The in-vivo testing of drug effectiveness has led to major bottlenecks. Molecular imaging however, can help to determine the pharmacokinetics and pharmacodynamics of newly developed drugs, and can also facilitate the development of early and objective markers before phenotypic changes become obvious. It is, in addition, useful for probing for a specific molecular target enzyme, receptor or signal transduction pathway against which a therapeutic drug is directed. Imaging is the objective method to assess longterm and often expensive drug testing. It is also helpful to understand delivery barriers for new therapeutic agents.

In addition to the application of somatostatin analogues for imaging, the same and related analogues can be conjugated with therapeutic radionuclides (Y-90, I-131, Sm-153, Lu-177 and Re-188) for therapy. Most efforts are concentrated on therapeutic potential for SSTR-positive neuroendocrine tumors. Y-90 SMT 487 and Re-188 P2045 have been studied to show antitumor effect following Ad-mediated delivery of SSTR2 (39).

Iodide uptake in the NIS-transfected tumors was much higher than that in nontransfected tumors such as anaplastic thyroid cancer, corresponding to NIS mRNA expression in tumors, and can be selectively killed by the I-131 sodium iodide. Combining the targeting and expression of NIS gene together with radioiodine treatment can be also used to treat non-thyroid cancers such as hepatoma, melanoma, colon and ovarian adenocarcinomas (33). NIS gene transfer using tissue-specific promoters provides a way of selectively targeting NIS gene to malignant cells, thereby maximizing tissue-specific cytotoxicity and minimizing toxic side effects on nonmalignant cells.
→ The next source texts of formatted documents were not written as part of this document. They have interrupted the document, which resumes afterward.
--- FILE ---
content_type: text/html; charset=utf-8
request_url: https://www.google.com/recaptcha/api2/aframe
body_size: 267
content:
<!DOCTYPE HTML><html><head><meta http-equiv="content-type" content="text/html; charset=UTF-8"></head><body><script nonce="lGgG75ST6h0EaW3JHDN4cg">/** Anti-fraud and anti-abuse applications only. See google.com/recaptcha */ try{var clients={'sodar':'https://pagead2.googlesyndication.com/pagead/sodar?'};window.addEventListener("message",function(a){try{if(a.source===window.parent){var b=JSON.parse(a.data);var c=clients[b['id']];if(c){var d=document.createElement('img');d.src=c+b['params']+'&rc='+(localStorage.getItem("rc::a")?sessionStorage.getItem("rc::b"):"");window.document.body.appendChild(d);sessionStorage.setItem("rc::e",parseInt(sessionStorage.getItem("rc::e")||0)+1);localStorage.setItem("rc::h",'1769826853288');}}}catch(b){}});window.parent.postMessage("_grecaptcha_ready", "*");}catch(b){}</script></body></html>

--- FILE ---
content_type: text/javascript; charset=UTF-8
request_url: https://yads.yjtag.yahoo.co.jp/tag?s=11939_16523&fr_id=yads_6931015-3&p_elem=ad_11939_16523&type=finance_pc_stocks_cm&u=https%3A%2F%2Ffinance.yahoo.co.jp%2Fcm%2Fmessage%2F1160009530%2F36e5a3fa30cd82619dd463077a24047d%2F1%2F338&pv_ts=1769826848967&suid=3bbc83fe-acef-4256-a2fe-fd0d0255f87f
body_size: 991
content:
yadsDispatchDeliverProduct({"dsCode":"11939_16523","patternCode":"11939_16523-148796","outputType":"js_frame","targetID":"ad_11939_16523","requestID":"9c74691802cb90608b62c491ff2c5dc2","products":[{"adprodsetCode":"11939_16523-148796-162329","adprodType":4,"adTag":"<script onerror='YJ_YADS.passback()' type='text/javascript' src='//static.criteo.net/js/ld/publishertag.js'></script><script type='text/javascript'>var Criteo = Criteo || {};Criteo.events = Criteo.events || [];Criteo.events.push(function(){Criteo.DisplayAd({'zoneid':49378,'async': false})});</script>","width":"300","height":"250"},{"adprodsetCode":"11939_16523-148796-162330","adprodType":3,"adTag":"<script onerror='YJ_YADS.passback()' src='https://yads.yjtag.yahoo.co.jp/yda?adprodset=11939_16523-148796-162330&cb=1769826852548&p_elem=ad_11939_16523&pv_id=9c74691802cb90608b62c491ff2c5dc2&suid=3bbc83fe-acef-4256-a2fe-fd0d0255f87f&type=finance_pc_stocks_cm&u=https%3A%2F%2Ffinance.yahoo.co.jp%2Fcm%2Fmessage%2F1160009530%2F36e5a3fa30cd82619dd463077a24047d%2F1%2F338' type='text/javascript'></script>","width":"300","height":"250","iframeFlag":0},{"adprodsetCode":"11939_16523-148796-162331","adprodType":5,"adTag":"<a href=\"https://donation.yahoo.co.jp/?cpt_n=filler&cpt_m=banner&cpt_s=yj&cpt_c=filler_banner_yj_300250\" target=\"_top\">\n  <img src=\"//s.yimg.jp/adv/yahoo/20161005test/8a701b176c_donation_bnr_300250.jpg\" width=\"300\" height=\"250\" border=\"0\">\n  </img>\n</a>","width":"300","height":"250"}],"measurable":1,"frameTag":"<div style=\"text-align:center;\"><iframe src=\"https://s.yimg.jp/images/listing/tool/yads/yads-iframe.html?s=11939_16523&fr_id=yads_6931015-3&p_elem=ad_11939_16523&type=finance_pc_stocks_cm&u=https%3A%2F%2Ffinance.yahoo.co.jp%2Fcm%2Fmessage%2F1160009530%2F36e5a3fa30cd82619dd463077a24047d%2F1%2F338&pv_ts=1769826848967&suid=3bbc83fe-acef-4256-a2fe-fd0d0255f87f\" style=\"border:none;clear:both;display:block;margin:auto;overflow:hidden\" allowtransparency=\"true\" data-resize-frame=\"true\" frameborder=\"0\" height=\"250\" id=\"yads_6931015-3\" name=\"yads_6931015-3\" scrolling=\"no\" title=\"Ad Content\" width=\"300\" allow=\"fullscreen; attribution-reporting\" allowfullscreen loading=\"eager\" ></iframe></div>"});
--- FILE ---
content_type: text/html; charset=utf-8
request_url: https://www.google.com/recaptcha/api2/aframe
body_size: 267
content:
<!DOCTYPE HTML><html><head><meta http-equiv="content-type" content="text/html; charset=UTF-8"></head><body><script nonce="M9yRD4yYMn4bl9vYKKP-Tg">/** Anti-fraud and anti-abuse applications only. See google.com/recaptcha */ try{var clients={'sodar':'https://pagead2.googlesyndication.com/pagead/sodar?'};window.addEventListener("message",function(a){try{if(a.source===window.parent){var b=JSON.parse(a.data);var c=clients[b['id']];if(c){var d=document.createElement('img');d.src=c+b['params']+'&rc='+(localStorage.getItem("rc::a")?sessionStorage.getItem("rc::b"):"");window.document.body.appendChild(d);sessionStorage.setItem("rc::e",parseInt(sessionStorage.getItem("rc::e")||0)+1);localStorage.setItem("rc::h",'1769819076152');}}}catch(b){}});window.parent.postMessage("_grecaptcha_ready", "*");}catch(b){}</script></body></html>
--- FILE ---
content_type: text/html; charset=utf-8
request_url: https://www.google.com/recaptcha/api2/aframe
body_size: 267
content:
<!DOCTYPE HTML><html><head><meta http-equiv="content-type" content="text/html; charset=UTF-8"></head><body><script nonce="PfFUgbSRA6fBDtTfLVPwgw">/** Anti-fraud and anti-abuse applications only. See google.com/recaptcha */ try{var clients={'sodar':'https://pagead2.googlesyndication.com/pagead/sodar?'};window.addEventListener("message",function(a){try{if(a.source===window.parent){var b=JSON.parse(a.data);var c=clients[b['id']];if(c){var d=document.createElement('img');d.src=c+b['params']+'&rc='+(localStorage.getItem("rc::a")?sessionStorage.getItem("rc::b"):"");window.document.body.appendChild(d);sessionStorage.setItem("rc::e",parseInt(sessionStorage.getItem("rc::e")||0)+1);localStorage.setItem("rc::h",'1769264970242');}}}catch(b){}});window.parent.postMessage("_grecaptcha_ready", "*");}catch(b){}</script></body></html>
Molecular imaging helps visualize the cellular and/or molecular process in living tissues. Recent advances in imaging technologies and gene transfer strategies optimize gene therapy trials. The development of molecular imaging probes is most important, and reporter genes are very useful to monitor the delivery, magnitude and time variation of therapeutic gene transfer. One of the goals in molecular imaging research is the development of universal imaging genes. Such generic reporters could then be used to facilitate direct imaging of promoter activity over time. Molecular imaging technologies must have the capability of non-invasively detecting, measuring, and reporting the expression of multiple meaningful genes simultaneously. We are just scratching the surface of complex biochemical pathways ongoing in biological systems. Micro-PET, SPECT, MRI and CT, as well as optical and bioluminescence cameras are helpful instruments to generate the results of successful innovation and feasibility studies in animals.